[Haskell-cafe] a bunch of newbie questions

Brian Hulley brianh at metamilk.com
Fri Aug 4 12:50:25 EDT 2006

Martin Percossi wrote:
> Bulat Ziganshin wrote:
>> this is called ad-hoc polymorphism which is not supported by Haskell.
>> instead Haskell supports parametric polymorphism via type classes.
> I think you are wrong here Bulat. In fact, I think
> a) Haskell supports parametric polymorphism, e.g.
> id  :: t -> t
> id x = x
> b) Haskell supports ad-hoc polymorphism via type classes

Sometimes a distinction is made between ad-hoc polymorphism of the kind 
you'd get in C++ with method overloading, and "restricted parametric 
polymorphism" as in "Monad m =>" ie:

1) id :: t -> t -- Unrestricted parametric polymorphism

2) foo :: Monad m => m a -- Restricted parametric polymorphism for (m) and 
unrestricted for (a)

3) bar :: Int -> Int -> String
    bar :: Char -> Bool

    The only way to describe this is ad-hoc polymorphism, and the fact that 
any function is of the form A -> B means regardless of the arity of the 
overloaded functions it can also be supported by typeclasses (*) eg:

        class Bar a b where
            bar :: a -> b

        instance Bar Int (Int -> String) where ...
        instance Bar Char Bool where ...

And a function or value in scope can be making use of unrestricted, 
restricted, and ad-hoc polymorphism at the same time eg:

        zap :: Monad m => Char -> m a
        zap :: Int -> String -> a String

        class Zap a b where
             zap :: a -> b

        instance Monad m => Zap Char (m a) where ...
        instance Zap Int (String -> a String) where ...

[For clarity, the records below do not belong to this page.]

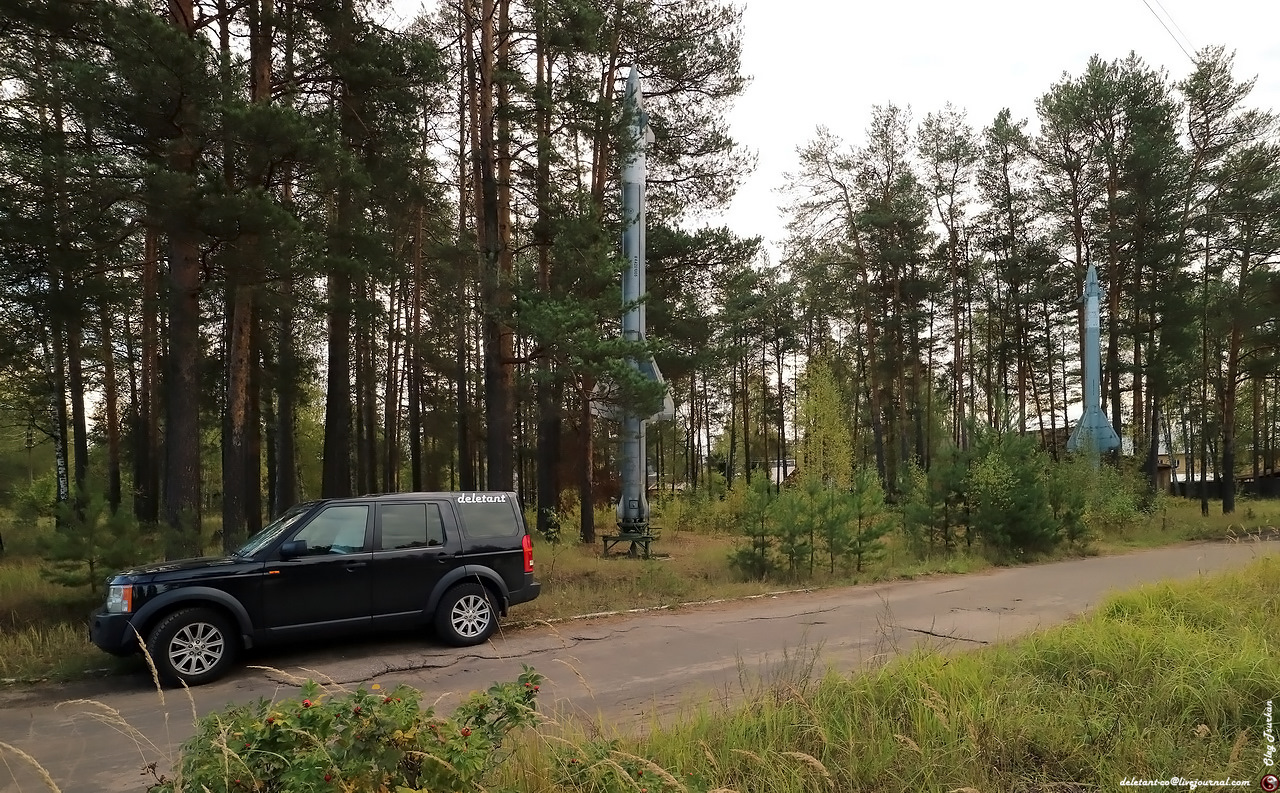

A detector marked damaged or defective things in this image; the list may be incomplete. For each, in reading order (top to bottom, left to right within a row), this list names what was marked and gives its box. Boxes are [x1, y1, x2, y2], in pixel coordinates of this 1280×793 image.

cracked asphalt [0, 539, 1269, 793]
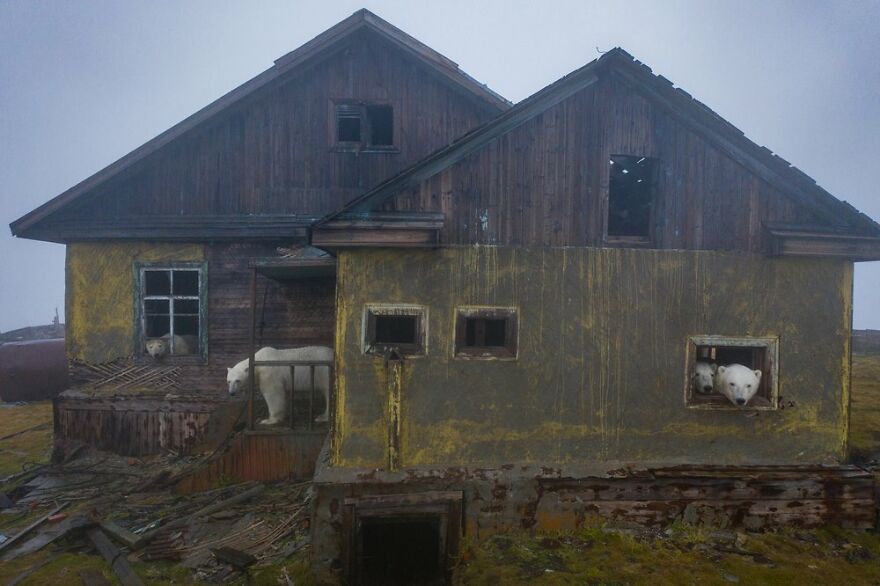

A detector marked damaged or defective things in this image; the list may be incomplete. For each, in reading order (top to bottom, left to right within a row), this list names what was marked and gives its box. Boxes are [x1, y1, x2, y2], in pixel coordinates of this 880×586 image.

broken window [336, 102, 394, 148]
broken window [608, 154, 656, 241]
peeling yellow paint [66, 240, 204, 362]
broken window [138, 264, 205, 356]
broken window [364, 306, 426, 356]
broken window [454, 306, 516, 356]
broken window [684, 336, 780, 408]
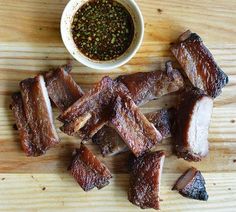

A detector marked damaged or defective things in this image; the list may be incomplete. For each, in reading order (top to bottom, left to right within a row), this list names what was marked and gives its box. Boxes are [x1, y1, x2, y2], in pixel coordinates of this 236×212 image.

small dark charred bit [10, 75, 59, 157]
small dark charred bit [44, 64, 84, 111]
small dark charred bit [93, 108, 176, 157]
small dark charred bit [110, 89, 162, 157]
small dark charred bit [116, 60, 184, 105]
small dark charred bit [175, 88, 212, 161]
small dark charred bit [171, 29, 229, 97]
small dark charred bit [68, 143, 112, 191]
small dark charred bit [128, 152, 165, 210]
small dark charred bit [171, 167, 208, 200]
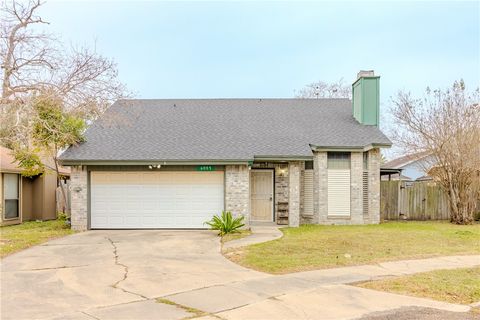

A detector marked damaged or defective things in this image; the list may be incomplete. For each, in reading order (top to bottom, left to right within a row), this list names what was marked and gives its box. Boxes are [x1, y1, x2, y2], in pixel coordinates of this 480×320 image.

crack in driveway [106, 235, 149, 300]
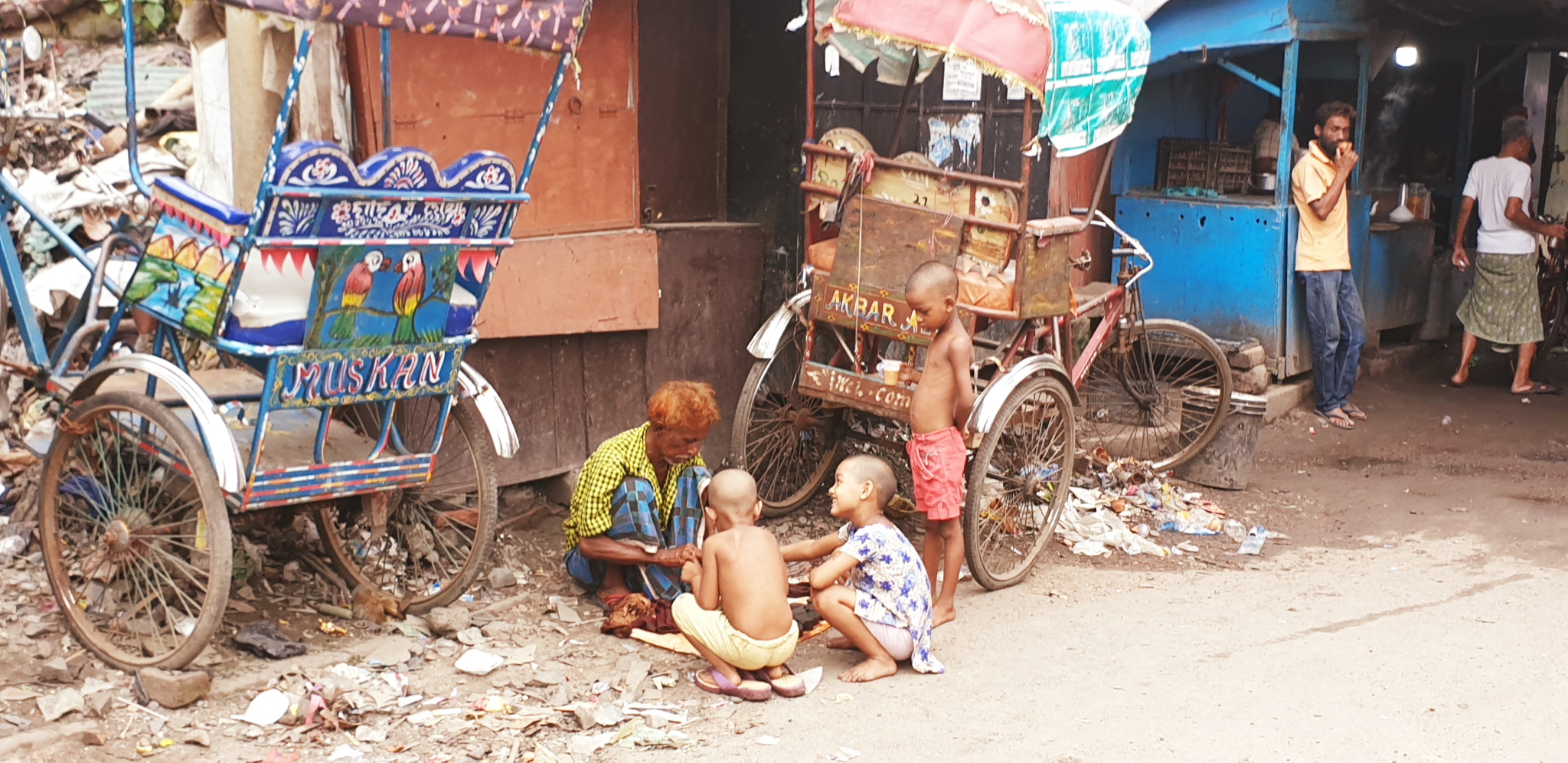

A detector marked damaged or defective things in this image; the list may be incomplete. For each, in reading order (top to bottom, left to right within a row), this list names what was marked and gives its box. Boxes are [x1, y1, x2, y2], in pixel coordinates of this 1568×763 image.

rusty metal [802, 360, 913, 420]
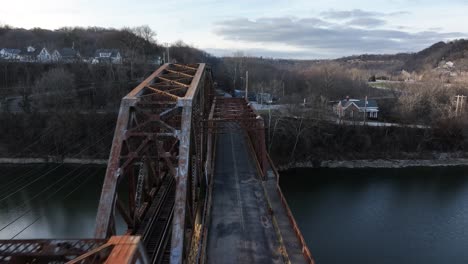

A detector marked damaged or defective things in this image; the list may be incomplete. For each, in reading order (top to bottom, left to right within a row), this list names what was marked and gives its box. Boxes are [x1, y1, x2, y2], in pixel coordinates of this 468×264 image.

rusty steel truss bridge [0, 64, 314, 264]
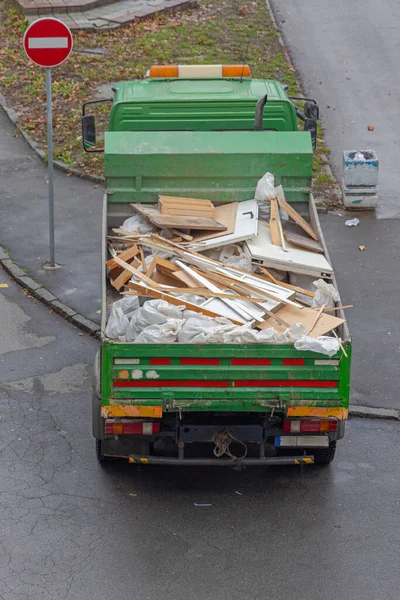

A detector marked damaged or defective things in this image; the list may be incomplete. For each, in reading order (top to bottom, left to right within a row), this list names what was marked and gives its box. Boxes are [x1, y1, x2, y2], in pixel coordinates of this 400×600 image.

broken wood piece [130, 202, 225, 230]
broken wood piece [276, 189, 318, 243]
broken wood piece [125, 282, 244, 326]
broken wood piece [256, 304, 344, 338]
broken wood piece [308, 302, 326, 336]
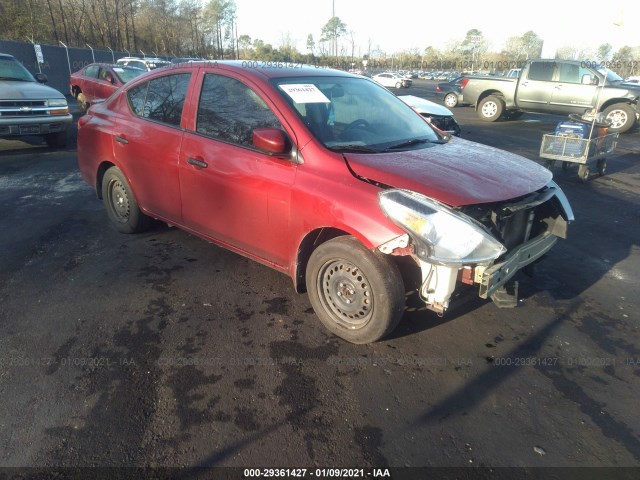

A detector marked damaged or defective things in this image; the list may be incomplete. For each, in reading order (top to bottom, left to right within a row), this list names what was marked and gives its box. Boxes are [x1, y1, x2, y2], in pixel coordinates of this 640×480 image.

damaged red sedan [76, 62, 576, 344]
cracked headlight [378, 188, 508, 264]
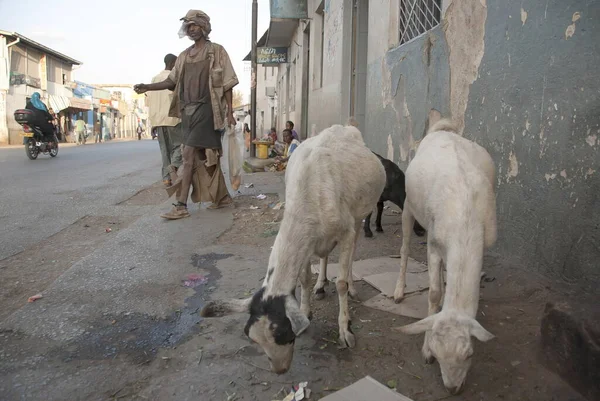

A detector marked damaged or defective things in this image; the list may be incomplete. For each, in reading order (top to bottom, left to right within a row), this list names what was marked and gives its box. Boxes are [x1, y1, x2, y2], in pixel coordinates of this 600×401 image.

peeling plaster wall [366, 0, 600, 288]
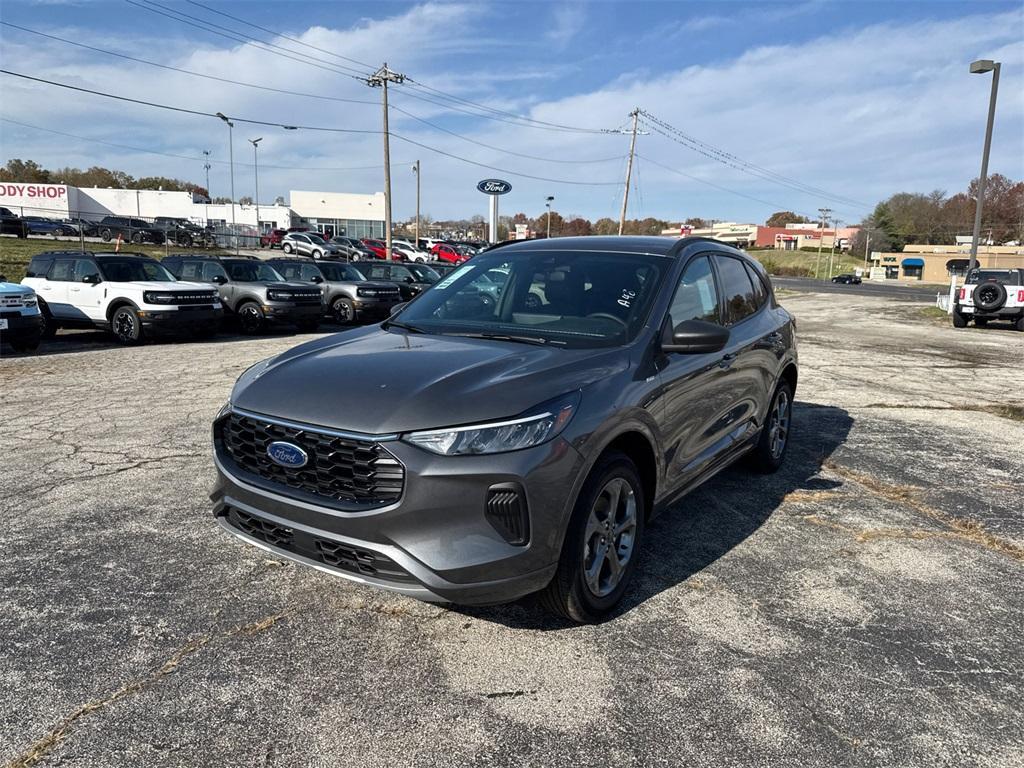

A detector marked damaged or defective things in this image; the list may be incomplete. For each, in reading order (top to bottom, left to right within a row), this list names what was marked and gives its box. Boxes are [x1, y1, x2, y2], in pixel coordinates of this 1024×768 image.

cracked asphalt [0, 296, 1020, 768]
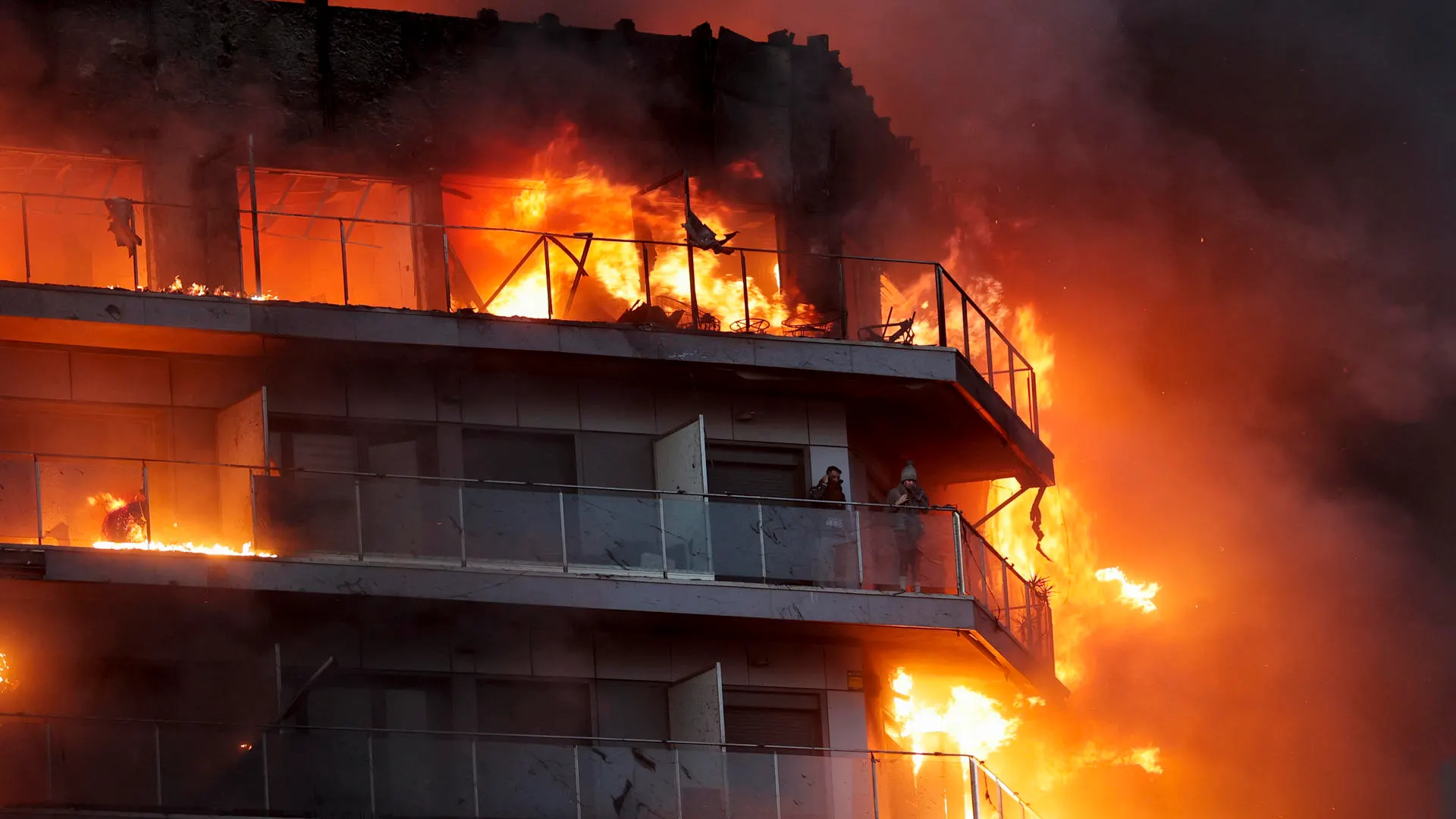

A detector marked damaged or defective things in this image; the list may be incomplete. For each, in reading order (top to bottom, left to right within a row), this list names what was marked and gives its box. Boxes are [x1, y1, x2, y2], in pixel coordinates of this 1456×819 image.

burnt railing section [2, 187, 1048, 431]
burnt building facade [0, 2, 1054, 816]
burnt railing section [0, 448, 1054, 658]
burnt railing section [0, 708, 1042, 816]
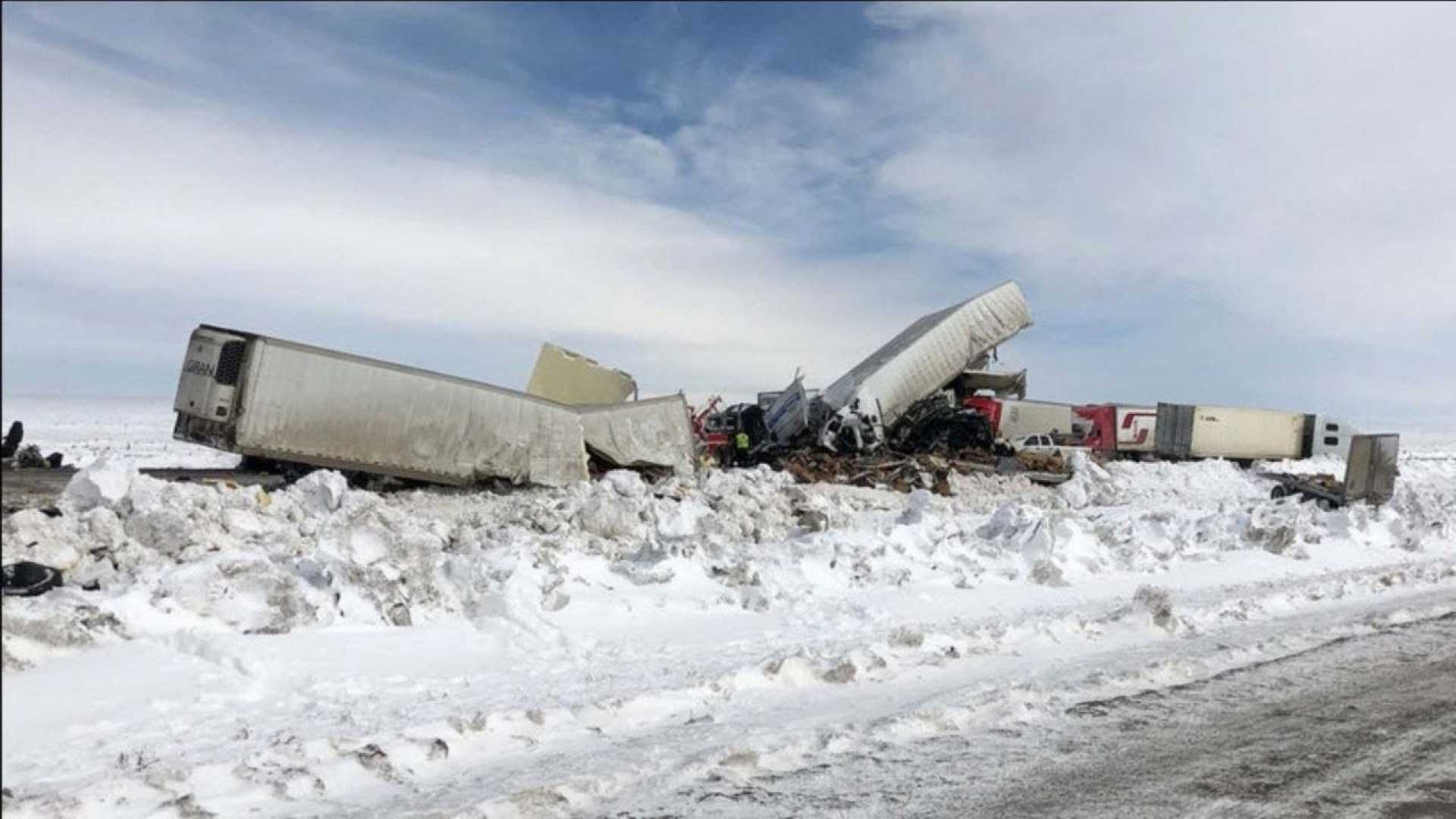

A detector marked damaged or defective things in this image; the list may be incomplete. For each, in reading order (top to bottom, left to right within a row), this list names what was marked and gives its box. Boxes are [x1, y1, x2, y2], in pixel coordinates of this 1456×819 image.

torn metal panel [524, 340, 637, 405]
torn metal panel [821, 279, 1037, 428]
torn metal panel [573, 393, 692, 472]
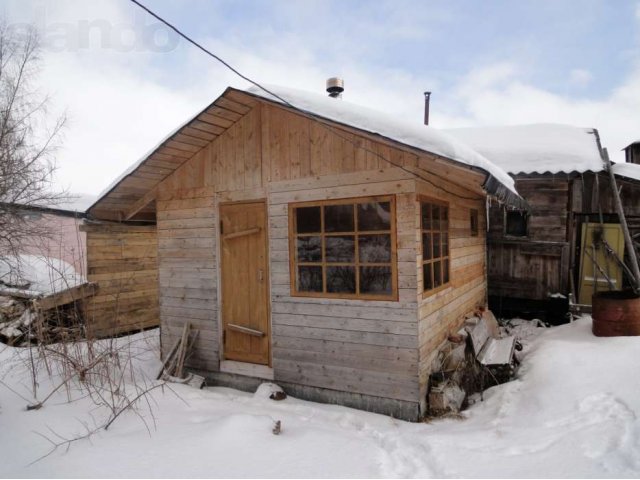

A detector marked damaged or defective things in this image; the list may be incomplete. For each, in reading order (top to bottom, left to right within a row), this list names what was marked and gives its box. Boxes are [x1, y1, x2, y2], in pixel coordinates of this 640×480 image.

rusty metal barrel [592, 290, 640, 336]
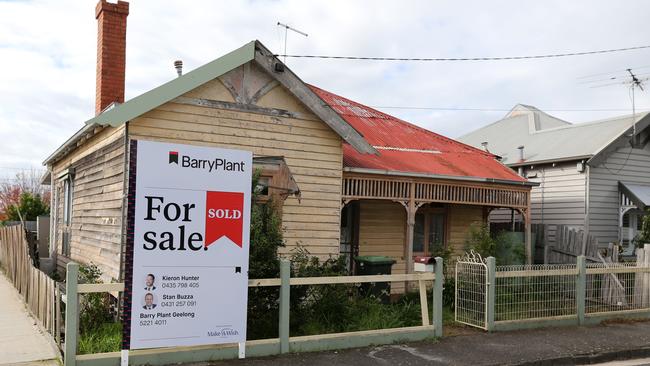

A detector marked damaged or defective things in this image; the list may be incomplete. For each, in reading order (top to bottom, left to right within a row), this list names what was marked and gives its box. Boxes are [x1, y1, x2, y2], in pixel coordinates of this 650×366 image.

(*) But there's one exception: you can't use typeclasses to resolve 
overloadings between values and functions because non-function values don't 
have a type of the form A -> B:

        cool :: Int
        cool :: Char -> String

        class Cool -- Ooops! fundamental problem encountered ;-)

Regards, Brian.

Logic empowers us and Love gives us purpose.
Yet still phantoms restless for eras long past,
congealed in the present in unthought forms,
strive mightily unseen to destroy us.